Nemmeno i medici hanno risposte e allora non resta che affidarsi al divino; bisogna avere fede…
“Allah, aiutami…”.
La preghiera nasce e cammina con reverenza, in punta di piedi… un passo alla volta…
Trascorrono i mesi e Omar riprende a camminare, eppure non riesce ancora ad alzarsi da terra.
Questo non gli impedisce, però, di seguire i suoi genitori in un viaggio a Il Cairo.
C’è sempre una prima volta e il piccolo Hanafi non è mai stato a pregare nella moschea della capitale egiziana. E’ il nonno, sempre pronto a vegliare su di lui, ad accompagnarlo e ad aiutarlo a sedersi per terra.
“Allah sei grande… Allah aiutami…”.
La richiesta è ritmica, insistente, rassicurante. Con un senso di pace speciale Omar si gira su un fianco e… si alza…
E’ un sogno?
Forza… un passo davanti all’altro… forza… la camminata è più veloce… ora addirittura corre, corre dritto fino a casa!

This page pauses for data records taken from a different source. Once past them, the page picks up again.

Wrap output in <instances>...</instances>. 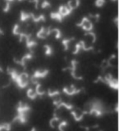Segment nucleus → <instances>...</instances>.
Listing matches in <instances>:
<instances>
[{
  "mask_svg": "<svg viewBox=\"0 0 121 131\" xmlns=\"http://www.w3.org/2000/svg\"><path fill=\"white\" fill-rule=\"evenodd\" d=\"M6 1H7V2H9V3H10V2H12V1H13V0H6Z\"/></svg>",
  "mask_w": 121,
  "mask_h": 131,
  "instance_id": "35",
  "label": "nucleus"
},
{
  "mask_svg": "<svg viewBox=\"0 0 121 131\" xmlns=\"http://www.w3.org/2000/svg\"><path fill=\"white\" fill-rule=\"evenodd\" d=\"M37 38H39V39H45L47 38L46 34H45V28L42 27V28H41V29L38 31V33L37 34Z\"/></svg>",
  "mask_w": 121,
  "mask_h": 131,
  "instance_id": "14",
  "label": "nucleus"
},
{
  "mask_svg": "<svg viewBox=\"0 0 121 131\" xmlns=\"http://www.w3.org/2000/svg\"><path fill=\"white\" fill-rule=\"evenodd\" d=\"M80 49H81V44H80V43H77V44L75 45V50L74 51V53H73V54H77V53H79Z\"/></svg>",
  "mask_w": 121,
  "mask_h": 131,
  "instance_id": "28",
  "label": "nucleus"
},
{
  "mask_svg": "<svg viewBox=\"0 0 121 131\" xmlns=\"http://www.w3.org/2000/svg\"><path fill=\"white\" fill-rule=\"evenodd\" d=\"M31 131H36V129H35V128H33V129H32V130Z\"/></svg>",
  "mask_w": 121,
  "mask_h": 131,
  "instance_id": "34",
  "label": "nucleus"
},
{
  "mask_svg": "<svg viewBox=\"0 0 121 131\" xmlns=\"http://www.w3.org/2000/svg\"><path fill=\"white\" fill-rule=\"evenodd\" d=\"M87 114V112L86 111H84V112H81V114H78L77 112H75V111H72L71 112V115L74 117V119L75 121H81L83 119V118H84V115L85 114Z\"/></svg>",
  "mask_w": 121,
  "mask_h": 131,
  "instance_id": "10",
  "label": "nucleus"
},
{
  "mask_svg": "<svg viewBox=\"0 0 121 131\" xmlns=\"http://www.w3.org/2000/svg\"><path fill=\"white\" fill-rule=\"evenodd\" d=\"M35 84H37L36 89H35V92H36L37 95H38V96H40V97L43 96V95L45 94V92H44V91H41V90H40V88H41L40 84H37V83H35Z\"/></svg>",
  "mask_w": 121,
  "mask_h": 131,
  "instance_id": "15",
  "label": "nucleus"
},
{
  "mask_svg": "<svg viewBox=\"0 0 121 131\" xmlns=\"http://www.w3.org/2000/svg\"><path fill=\"white\" fill-rule=\"evenodd\" d=\"M27 114L25 113H18L17 116L13 119V122H19L21 124H26L27 123Z\"/></svg>",
  "mask_w": 121,
  "mask_h": 131,
  "instance_id": "8",
  "label": "nucleus"
},
{
  "mask_svg": "<svg viewBox=\"0 0 121 131\" xmlns=\"http://www.w3.org/2000/svg\"><path fill=\"white\" fill-rule=\"evenodd\" d=\"M47 94H48V96L49 97H54V96H56V95H59L60 94V92L58 90H51L49 89L48 92H47Z\"/></svg>",
  "mask_w": 121,
  "mask_h": 131,
  "instance_id": "21",
  "label": "nucleus"
},
{
  "mask_svg": "<svg viewBox=\"0 0 121 131\" xmlns=\"http://www.w3.org/2000/svg\"><path fill=\"white\" fill-rule=\"evenodd\" d=\"M49 73V70L45 69V70H37L35 71L33 77H32V79L34 80V79H42V78H45L47 77V75Z\"/></svg>",
  "mask_w": 121,
  "mask_h": 131,
  "instance_id": "5",
  "label": "nucleus"
},
{
  "mask_svg": "<svg viewBox=\"0 0 121 131\" xmlns=\"http://www.w3.org/2000/svg\"><path fill=\"white\" fill-rule=\"evenodd\" d=\"M0 71H3V69L2 68H0Z\"/></svg>",
  "mask_w": 121,
  "mask_h": 131,
  "instance_id": "36",
  "label": "nucleus"
},
{
  "mask_svg": "<svg viewBox=\"0 0 121 131\" xmlns=\"http://www.w3.org/2000/svg\"><path fill=\"white\" fill-rule=\"evenodd\" d=\"M32 58H33V52L30 53L25 54V55L23 57V58H22L21 59H19V60L14 59L13 61L16 63H18V64H20V65H22V66L25 68V65H26V61H27V60H28V59H31Z\"/></svg>",
  "mask_w": 121,
  "mask_h": 131,
  "instance_id": "7",
  "label": "nucleus"
},
{
  "mask_svg": "<svg viewBox=\"0 0 121 131\" xmlns=\"http://www.w3.org/2000/svg\"><path fill=\"white\" fill-rule=\"evenodd\" d=\"M85 35H90V36L93 37V40H92V42H95L96 41V36H95V34L94 33H92V32H90V33H88V34H85Z\"/></svg>",
  "mask_w": 121,
  "mask_h": 131,
  "instance_id": "31",
  "label": "nucleus"
},
{
  "mask_svg": "<svg viewBox=\"0 0 121 131\" xmlns=\"http://www.w3.org/2000/svg\"><path fill=\"white\" fill-rule=\"evenodd\" d=\"M51 18H52V19H56L57 21H59V22H62V19H63V17L62 15H60V14L59 12H56V13H51Z\"/></svg>",
  "mask_w": 121,
  "mask_h": 131,
  "instance_id": "11",
  "label": "nucleus"
},
{
  "mask_svg": "<svg viewBox=\"0 0 121 131\" xmlns=\"http://www.w3.org/2000/svg\"><path fill=\"white\" fill-rule=\"evenodd\" d=\"M78 27H81L85 31H90L93 28V24H92L90 20L87 18H83V19L80 24H77Z\"/></svg>",
  "mask_w": 121,
  "mask_h": 131,
  "instance_id": "2",
  "label": "nucleus"
},
{
  "mask_svg": "<svg viewBox=\"0 0 121 131\" xmlns=\"http://www.w3.org/2000/svg\"><path fill=\"white\" fill-rule=\"evenodd\" d=\"M113 1H115V0H113Z\"/></svg>",
  "mask_w": 121,
  "mask_h": 131,
  "instance_id": "37",
  "label": "nucleus"
},
{
  "mask_svg": "<svg viewBox=\"0 0 121 131\" xmlns=\"http://www.w3.org/2000/svg\"><path fill=\"white\" fill-rule=\"evenodd\" d=\"M49 7H51V4L47 1V0H44L42 4V8H49Z\"/></svg>",
  "mask_w": 121,
  "mask_h": 131,
  "instance_id": "27",
  "label": "nucleus"
},
{
  "mask_svg": "<svg viewBox=\"0 0 121 131\" xmlns=\"http://www.w3.org/2000/svg\"><path fill=\"white\" fill-rule=\"evenodd\" d=\"M18 24H15L14 25V28H13V30H12V34L14 35H18L19 32L18 31Z\"/></svg>",
  "mask_w": 121,
  "mask_h": 131,
  "instance_id": "29",
  "label": "nucleus"
},
{
  "mask_svg": "<svg viewBox=\"0 0 121 131\" xmlns=\"http://www.w3.org/2000/svg\"><path fill=\"white\" fill-rule=\"evenodd\" d=\"M80 44H81V49H83L85 51H89V50H92L93 49V47H86V45H85V43L84 41H81L80 42Z\"/></svg>",
  "mask_w": 121,
  "mask_h": 131,
  "instance_id": "23",
  "label": "nucleus"
},
{
  "mask_svg": "<svg viewBox=\"0 0 121 131\" xmlns=\"http://www.w3.org/2000/svg\"><path fill=\"white\" fill-rule=\"evenodd\" d=\"M0 34H4V31L2 29H0Z\"/></svg>",
  "mask_w": 121,
  "mask_h": 131,
  "instance_id": "33",
  "label": "nucleus"
},
{
  "mask_svg": "<svg viewBox=\"0 0 121 131\" xmlns=\"http://www.w3.org/2000/svg\"><path fill=\"white\" fill-rule=\"evenodd\" d=\"M27 96L29 98V99H31V100H35V99L37 98V94H36V92H35V90L34 89H29L27 91Z\"/></svg>",
  "mask_w": 121,
  "mask_h": 131,
  "instance_id": "12",
  "label": "nucleus"
},
{
  "mask_svg": "<svg viewBox=\"0 0 121 131\" xmlns=\"http://www.w3.org/2000/svg\"><path fill=\"white\" fill-rule=\"evenodd\" d=\"M30 18V14H27V13H25L23 11L21 12V18L20 20L21 21H26L27 19H29Z\"/></svg>",
  "mask_w": 121,
  "mask_h": 131,
  "instance_id": "17",
  "label": "nucleus"
},
{
  "mask_svg": "<svg viewBox=\"0 0 121 131\" xmlns=\"http://www.w3.org/2000/svg\"><path fill=\"white\" fill-rule=\"evenodd\" d=\"M30 18H33V21L35 22V23H38V22L40 21H45V17H44L43 15H40L39 17H35L34 14H33V13H30Z\"/></svg>",
  "mask_w": 121,
  "mask_h": 131,
  "instance_id": "13",
  "label": "nucleus"
},
{
  "mask_svg": "<svg viewBox=\"0 0 121 131\" xmlns=\"http://www.w3.org/2000/svg\"><path fill=\"white\" fill-rule=\"evenodd\" d=\"M77 61L76 60H72L71 61V67H68V68H66V69H64L63 70H71V75H72V77L73 78H75V79H78V80H81V79H82L83 78L81 77V76H77L76 75V73H75V69H76V65H77Z\"/></svg>",
  "mask_w": 121,
  "mask_h": 131,
  "instance_id": "4",
  "label": "nucleus"
},
{
  "mask_svg": "<svg viewBox=\"0 0 121 131\" xmlns=\"http://www.w3.org/2000/svg\"><path fill=\"white\" fill-rule=\"evenodd\" d=\"M52 32H55L56 33V39H59L60 37H62V34H60V31L58 28H54V29L52 30Z\"/></svg>",
  "mask_w": 121,
  "mask_h": 131,
  "instance_id": "26",
  "label": "nucleus"
},
{
  "mask_svg": "<svg viewBox=\"0 0 121 131\" xmlns=\"http://www.w3.org/2000/svg\"><path fill=\"white\" fill-rule=\"evenodd\" d=\"M72 39H73V38H72V39H64L62 41V44L64 45V50L65 51H66L68 49V44Z\"/></svg>",
  "mask_w": 121,
  "mask_h": 131,
  "instance_id": "22",
  "label": "nucleus"
},
{
  "mask_svg": "<svg viewBox=\"0 0 121 131\" xmlns=\"http://www.w3.org/2000/svg\"><path fill=\"white\" fill-rule=\"evenodd\" d=\"M59 119H60L59 118L57 117V116L56 115V114H55V115H54V117L52 118V119L50 120V125H51V127H52V128H54V127H55V124H56V122H57V121H59Z\"/></svg>",
  "mask_w": 121,
  "mask_h": 131,
  "instance_id": "20",
  "label": "nucleus"
},
{
  "mask_svg": "<svg viewBox=\"0 0 121 131\" xmlns=\"http://www.w3.org/2000/svg\"><path fill=\"white\" fill-rule=\"evenodd\" d=\"M44 47H45V49H46V52H45L46 55L47 56H50L51 54L52 53V47H51L50 45H45Z\"/></svg>",
  "mask_w": 121,
  "mask_h": 131,
  "instance_id": "24",
  "label": "nucleus"
},
{
  "mask_svg": "<svg viewBox=\"0 0 121 131\" xmlns=\"http://www.w3.org/2000/svg\"><path fill=\"white\" fill-rule=\"evenodd\" d=\"M30 2H34V3H36V4H35V6H36V8H37V6H38V2H39V0H31Z\"/></svg>",
  "mask_w": 121,
  "mask_h": 131,
  "instance_id": "32",
  "label": "nucleus"
},
{
  "mask_svg": "<svg viewBox=\"0 0 121 131\" xmlns=\"http://www.w3.org/2000/svg\"><path fill=\"white\" fill-rule=\"evenodd\" d=\"M26 44H27V48H28V49H31V48H33V47H36L37 45V42H35V41L31 40V39L26 40Z\"/></svg>",
  "mask_w": 121,
  "mask_h": 131,
  "instance_id": "18",
  "label": "nucleus"
},
{
  "mask_svg": "<svg viewBox=\"0 0 121 131\" xmlns=\"http://www.w3.org/2000/svg\"><path fill=\"white\" fill-rule=\"evenodd\" d=\"M58 12L60 14V15L64 18V17H66V16H67V15H69L70 14H71V13L72 12V10H71V9H70L67 6L62 5V6H60Z\"/></svg>",
  "mask_w": 121,
  "mask_h": 131,
  "instance_id": "9",
  "label": "nucleus"
},
{
  "mask_svg": "<svg viewBox=\"0 0 121 131\" xmlns=\"http://www.w3.org/2000/svg\"><path fill=\"white\" fill-rule=\"evenodd\" d=\"M104 3H105V0H95V5H96V7L100 8V7H103Z\"/></svg>",
  "mask_w": 121,
  "mask_h": 131,
  "instance_id": "25",
  "label": "nucleus"
},
{
  "mask_svg": "<svg viewBox=\"0 0 121 131\" xmlns=\"http://www.w3.org/2000/svg\"><path fill=\"white\" fill-rule=\"evenodd\" d=\"M62 91L64 92L66 94L71 96V95H75V94H79L80 92H81V89H76L74 85H71V86H70L69 88L68 87H64L62 89Z\"/></svg>",
  "mask_w": 121,
  "mask_h": 131,
  "instance_id": "3",
  "label": "nucleus"
},
{
  "mask_svg": "<svg viewBox=\"0 0 121 131\" xmlns=\"http://www.w3.org/2000/svg\"><path fill=\"white\" fill-rule=\"evenodd\" d=\"M9 9H10V3H9V2H7V4H6L5 8H4V13H7V12L9 11Z\"/></svg>",
  "mask_w": 121,
  "mask_h": 131,
  "instance_id": "30",
  "label": "nucleus"
},
{
  "mask_svg": "<svg viewBox=\"0 0 121 131\" xmlns=\"http://www.w3.org/2000/svg\"><path fill=\"white\" fill-rule=\"evenodd\" d=\"M104 83L106 84H109L110 87H111L112 89H119V83L114 79L112 75L109 73V74L105 75L104 77Z\"/></svg>",
  "mask_w": 121,
  "mask_h": 131,
  "instance_id": "1",
  "label": "nucleus"
},
{
  "mask_svg": "<svg viewBox=\"0 0 121 131\" xmlns=\"http://www.w3.org/2000/svg\"><path fill=\"white\" fill-rule=\"evenodd\" d=\"M16 110H17L18 113H25L27 114V112L30 111L31 108L29 105H27L26 104L23 103V102H19L18 104L16 107Z\"/></svg>",
  "mask_w": 121,
  "mask_h": 131,
  "instance_id": "6",
  "label": "nucleus"
},
{
  "mask_svg": "<svg viewBox=\"0 0 121 131\" xmlns=\"http://www.w3.org/2000/svg\"><path fill=\"white\" fill-rule=\"evenodd\" d=\"M1 130H5V131H10L11 130V125L10 124L4 123L3 124H0V131Z\"/></svg>",
  "mask_w": 121,
  "mask_h": 131,
  "instance_id": "16",
  "label": "nucleus"
},
{
  "mask_svg": "<svg viewBox=\"0 0 121 131\" xmlns=\"http://www.w3.org/2000/svg\"><path fill=\"white\" fill-rule=\"evenodd\" d=\"M67 125H68L67 121L63 120V121H62V123H60L59 126H58V129H59L60 131H65V129H66Z\"/></svg>",
  "mask_w": 121,
  "mask_h": 131,
  "instance_id": "19",
  "label": "nucleus"
}]
</instances>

“Mamma! Papà! Guardate! Mi sono alzato da terra da solo e… ho corso!”.
Omar si siede sul pavimento, ma non riesce ad alzarsi. Come è possibile?
Nella sua testa comincia a insinuarsi un pensiero: sarà la sua forza.

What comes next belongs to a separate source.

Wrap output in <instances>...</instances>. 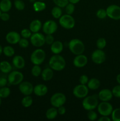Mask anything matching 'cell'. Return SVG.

“In fondo sono fortunato. Posso camminare e so che un giorno riuscirò anche a giocare a calcio!”.
E chissà, magari a incontrare Salah, attaccante del Liverpool dal sangue egiziano; da sempre è l’idolo del giovane Hanafi, che intanto cresce, studia e, a 17 anni, fa l’incontro che cambia la sua vita.
Su Facebook scorge un post degli Insuperabili, realtà che permette a ragazzi diversamente abili di giocare a calcio.
Omar non ci pensa due volte, scrive al responsabile Davide Leonardi, che risponde in un attimo.
“Grazie di averci contattato. Ti aspettiamo per il primo allenamento!”.
E’ l’inizio di una nuova vita. “E’ questo il vero miracolo”, pensa il giovane Hanafi, che corre “come se facessi una maratona”, ha piedi buoni e ha fatto del suo punto debole la sua forza.
“Accettare la disabilità è un vantaggio, non mi pesa. Non mi sono mai arreso, nemmeno quando nessuno sapeva darmi risposte”.
E il rapporto con gli altri ragazzi diversamente abili? “Siamo tutti qui per lo stesso motivo: giocare a pallone e stare bene insieme. Tra noi non vedo alcuna differenza”.
Oggi Omar, che nel frattempo ha conseguito la patente di guida, è un ragazzo felice. “A 22 anni mi sento fortunato. Devo ringraziare i miei genitori e gli Insuperabili, la mia seconda famiglia: entrambi mi hanno regalato un sogno”.
E ora? “Vorrei diventare calciatore paralimpico professionista. La strada è lunga, ma sono determinato”.
Un passo alla volta. Senza fermarsi più.